BÉGEARSS, vivement
Et moi, je n'en veux point. Croyez-vous que, sur des soupçons… peut-être encor très peu fondés, j'irai me rendre le complice de la spoliation entière de l'héritier de votre nom? d'un jeune homme plein de mérite; car il faut avouer qu'il en a…
LE COMTE, impatienté
Plus que mon fils, voulez-vous dire? Chacun le pense comme vous; cela m'irrite contre lui!..
BÉGEARSS
Si votre pupille m'accepte; et si, sur vos grands biens, vous prélevez, pour la doter, ces trois millions d'or, du Mexique, je ne supporte point l'idée d'en devenir propriétaire, et ne les recevrai qu'autant que le contrat en contiendra la donation que mon amour sera censé lui faire.
LE COMTE le serre dans ses bras
Loyal et franc ami! quel époux je donne à ma fille!..
SCÈNE VII
SUSANNE, LE COMTE, BÉGEARSS
SUSANNE
MONSIEUR, voilà le coffre aux diamans; ne le gardés pas trop long-temps; que je puisse le remettre en place avant qu'il soit jour chez madame!
LE COMTE
Susanne , en t'en allant, défends qu'on entre, à moins que je ne sonne.
SUSANNE, à part
Avertissons Figaro de ceci. ( Elle sort. )
SCÈNE VIII
LE COMTE, BÉGEARSS
BÉGEARSS
QUEL est votre projet sur l'examen de cet écrin?
LE COMTE tire de sa poche un bracelet entouré de brillans
Je ne veux plus te déguiser tous les détails de mon affront; écoute. Un certain Léon d'Astorga , qui fut jadis mon page, et que l'on nommait Chérubin …
BÉGEARSS
Je l'ai connu; nous servions dans le régiment dont je vous dois d'être major.
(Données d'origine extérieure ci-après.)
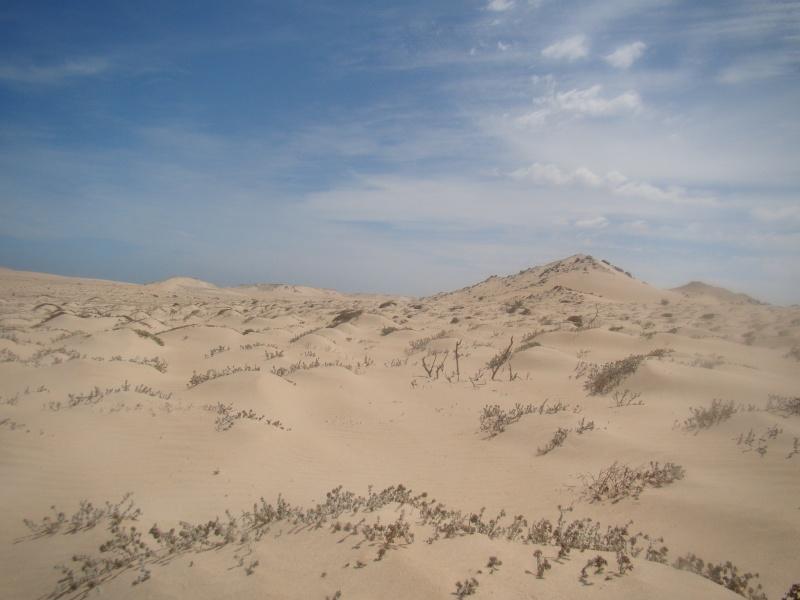 Maroc 2011 Dsc03211
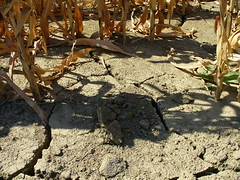 Desertificazione, desertification, desertifikation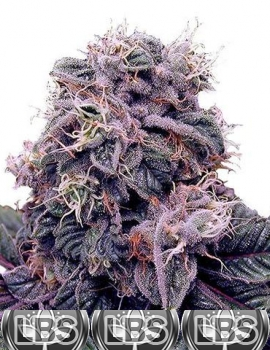 Blackberry Kush Seeds
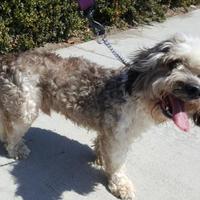Adopt A Pet :: BUTCH - Huntington Beach, CA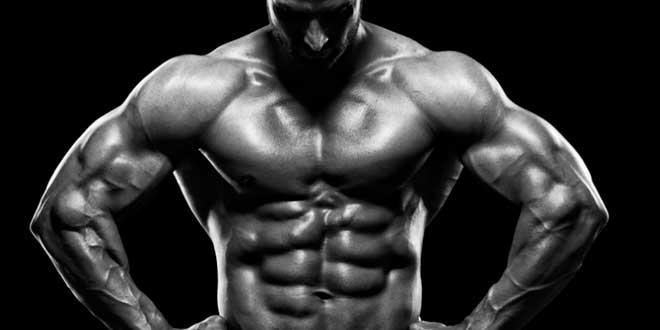 testofen-masa-muscular
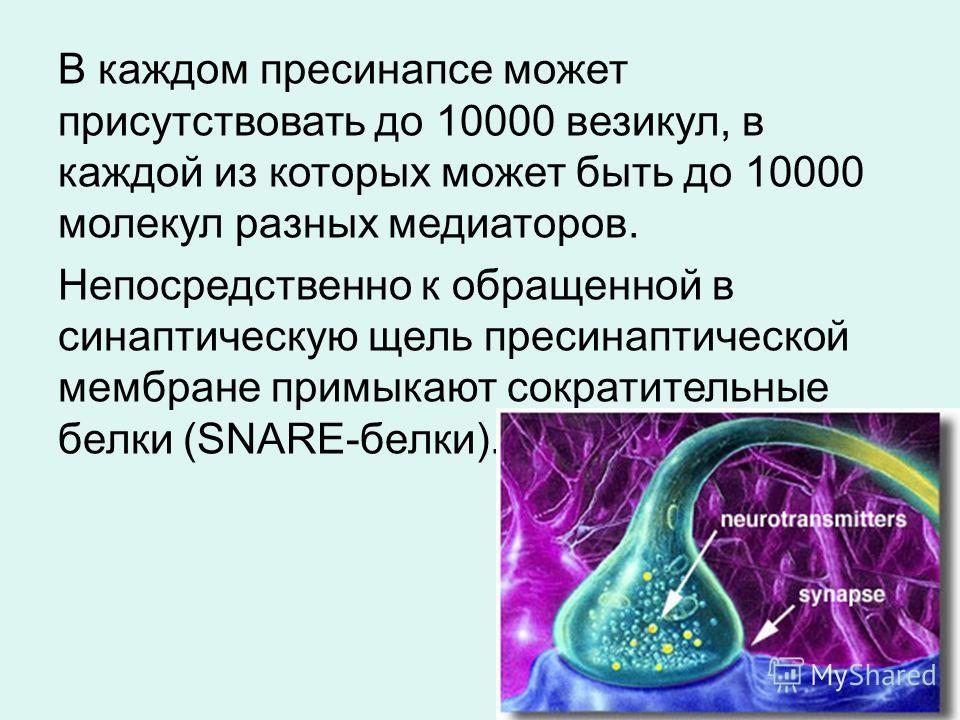 В каждом пресинапсе может присутствовать до 10000 везикул, в каждой из которых может быть до 10000 молекул разных медиаторов. Непосредственно к обращенной в синаптическую щель пресинаптической мембране примыкают сократительные белки (SNARE-белки).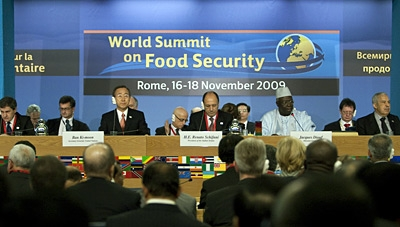 FAO hunger summit
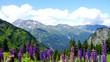 Blick auf die Alpen in Vorarlberg in Tirol, Österreich, hohe Berge mit blauem Himmel und Wolken, im Vordergrund blühen blaue Lupinen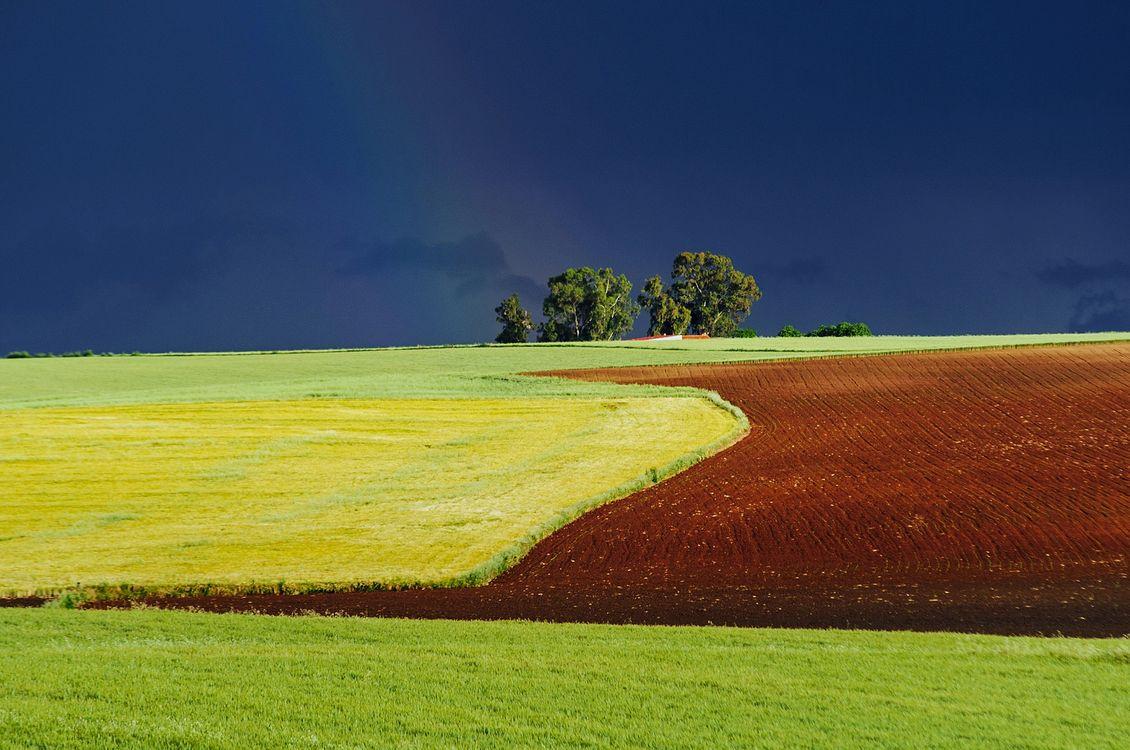 Фото бесплатно поле, холмы, тучи, деревья, пейзаж, пейзажи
Mais il y a vingt ans qu'il n'est plus.
LE COMTE
C'est ce qui fonde mon soupçon. Il eut l'audace de l'aimer. Je la crus éprise de lui; je l'éloignai d'Andalousie, par un emploi dans ma légion. – Un an après la naissance du fils… qu'un combat détesté m'enlève. ( Il met la main à ses yeux. ) Lorsque je m'embarquai vice-roi du Mexique ; au lieu de rester à Madrid , ou dans mon palais à Séville , ou d'habiter Aguas frescas , qui est un superbe séjour; quelle retraite, Ami, crois-tu que ma femme choisit? Le vilain château d' Astorga , chef-lieu d'une méchante terre, que j'avais achetée des parens de ce page. C'est-là qu'elle a voulu passer les trois années de mon absence; qu'elle y a mis au monde… (après neuf ou dix mois, que sais-je?) ce misérable enfant, qui porte les traits d'un perfide! Jadis, lorsqu'on m'avait peint pour le bracelet de la Comtesse, le peintre ayant trouvé ce page fort joli, desira d'en faire une étude; c'est un des beaux tableaux de mon cabinet…
BÉGEARSS
Oui… ( Il baisse les yeux. ) à telles enseignes que votre épouse…
LE COMTE, vivement
Ne veut jamais le regarder? Eh bien! sur ce portrait, j'ai fait faire celui-ci, dans ce bracelet, pareil en tout au sien, fait par le même jouaillier qui monta tous ses diamans; je vais le substituer à la place du mien. Si elle en garde le silence; vous sentez que ma preuve est faite. Sous quelque forme qu'elle en parle, une explication sévère éclaircit ma honte à l'instant.
BÉGEARSS
Si vous demandez mon avis, Monsieur, je blâme un tel projet.
LE COMTE
Pourquoi?
BÉGEARSS
L'honneur répugne à de pareils moyens. Si quelque hasard, heureux ou malheureux, vous eût présenté certains faits, je vous excuserais de les approfondir. Mais tendre un piége! des surprises! Eh! quel homme, un peu délicat, voudrait prendre un tel avantage sur son plus mortel ennemi?
LE COMTE
Il est trop tard pour reculer; le bracelet est fait, le portrait du page est dedans…
BÉGEARSS prend l'écrin
Monsieur, au nom du véritable honneur…
LE COMTE a enlevé le bracelet de l'écrin
Ah! mon cher portrait, je te tiens! J'aurai du moins la joie d'en orner le bras de ma fille, cent fois plus digne de le porter!.. ( Il y substitue l'autre. )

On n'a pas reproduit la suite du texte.